** Begin SUPPLIED ENTRIES **

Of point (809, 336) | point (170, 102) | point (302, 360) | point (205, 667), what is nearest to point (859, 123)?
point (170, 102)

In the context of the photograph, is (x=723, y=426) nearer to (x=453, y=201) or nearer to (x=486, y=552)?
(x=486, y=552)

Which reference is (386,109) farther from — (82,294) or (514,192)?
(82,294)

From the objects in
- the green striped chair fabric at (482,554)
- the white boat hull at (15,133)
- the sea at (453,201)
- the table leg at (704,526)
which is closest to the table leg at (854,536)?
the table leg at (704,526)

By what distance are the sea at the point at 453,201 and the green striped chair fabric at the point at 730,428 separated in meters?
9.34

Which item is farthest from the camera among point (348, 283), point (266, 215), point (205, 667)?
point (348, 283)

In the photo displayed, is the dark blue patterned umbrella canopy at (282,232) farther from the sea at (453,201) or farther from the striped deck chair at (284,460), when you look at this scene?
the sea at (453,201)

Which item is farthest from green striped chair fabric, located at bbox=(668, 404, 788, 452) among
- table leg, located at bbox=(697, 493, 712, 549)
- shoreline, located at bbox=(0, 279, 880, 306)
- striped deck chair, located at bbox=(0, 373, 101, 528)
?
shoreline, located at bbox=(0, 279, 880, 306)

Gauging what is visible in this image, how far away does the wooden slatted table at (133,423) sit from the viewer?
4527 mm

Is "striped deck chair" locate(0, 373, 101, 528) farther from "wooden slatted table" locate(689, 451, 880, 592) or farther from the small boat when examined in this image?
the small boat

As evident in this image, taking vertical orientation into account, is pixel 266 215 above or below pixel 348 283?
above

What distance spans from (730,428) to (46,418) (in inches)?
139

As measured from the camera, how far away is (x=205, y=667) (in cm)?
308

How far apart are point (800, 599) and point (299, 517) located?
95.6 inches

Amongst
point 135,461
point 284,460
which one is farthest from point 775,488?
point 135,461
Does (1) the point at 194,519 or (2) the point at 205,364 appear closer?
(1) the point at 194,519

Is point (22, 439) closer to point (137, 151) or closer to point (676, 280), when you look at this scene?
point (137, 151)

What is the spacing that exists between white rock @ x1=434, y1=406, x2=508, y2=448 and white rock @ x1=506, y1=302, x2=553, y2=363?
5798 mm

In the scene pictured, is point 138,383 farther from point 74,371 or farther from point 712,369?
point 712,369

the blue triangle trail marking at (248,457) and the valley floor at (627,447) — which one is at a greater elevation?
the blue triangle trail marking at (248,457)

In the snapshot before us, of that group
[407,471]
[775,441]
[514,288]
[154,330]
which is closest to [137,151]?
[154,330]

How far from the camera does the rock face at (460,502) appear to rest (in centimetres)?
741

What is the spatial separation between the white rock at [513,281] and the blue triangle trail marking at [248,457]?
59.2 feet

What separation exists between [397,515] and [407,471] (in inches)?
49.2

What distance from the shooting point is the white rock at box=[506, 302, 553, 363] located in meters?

** End SUPPLIED ENTRIES **

#### [WORK TO BE COMPLETED]
Render everything from the line containing "What separation exists" down to the final line of the rows as a Markdown table with the columns No. and Line. Number each line and leave out blank lines.

#### [ANSWER FOR THIS EXERCISE]
| No. | Line |
|---|---|
| 1 | What separation exists between [397,515] and [407,471] (in inches)? |
| 2 | 49.2 |
| 3 | What distance from the shooting point is the white rock at box=[506, 302, 553, 363] located in meters? |